[Work to be completed] The lines to retype run from the one containing "Памятник на колумбарий_107" through the end of the listing below. Reproduce them exactly, leaving out pictures.

[Data section]
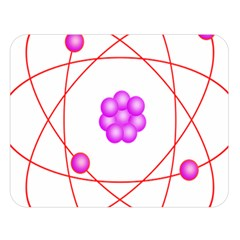 Atom Physical Chemistry Line Red Purple Space Double Sided Flano Blanket (Large)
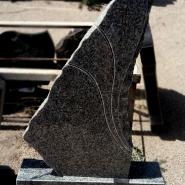 Памятник на колумбарий_107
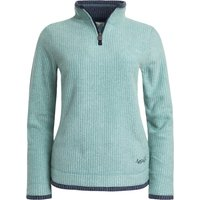Weird Fish Beyonce Grid 1/4 Zip Fleece Washed Teal Size 20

[Answer space]
 Памятник на колумбарий_107
Weird Fish Beyonce Grid 1/4 Zip Fleece Washed Teal Size 20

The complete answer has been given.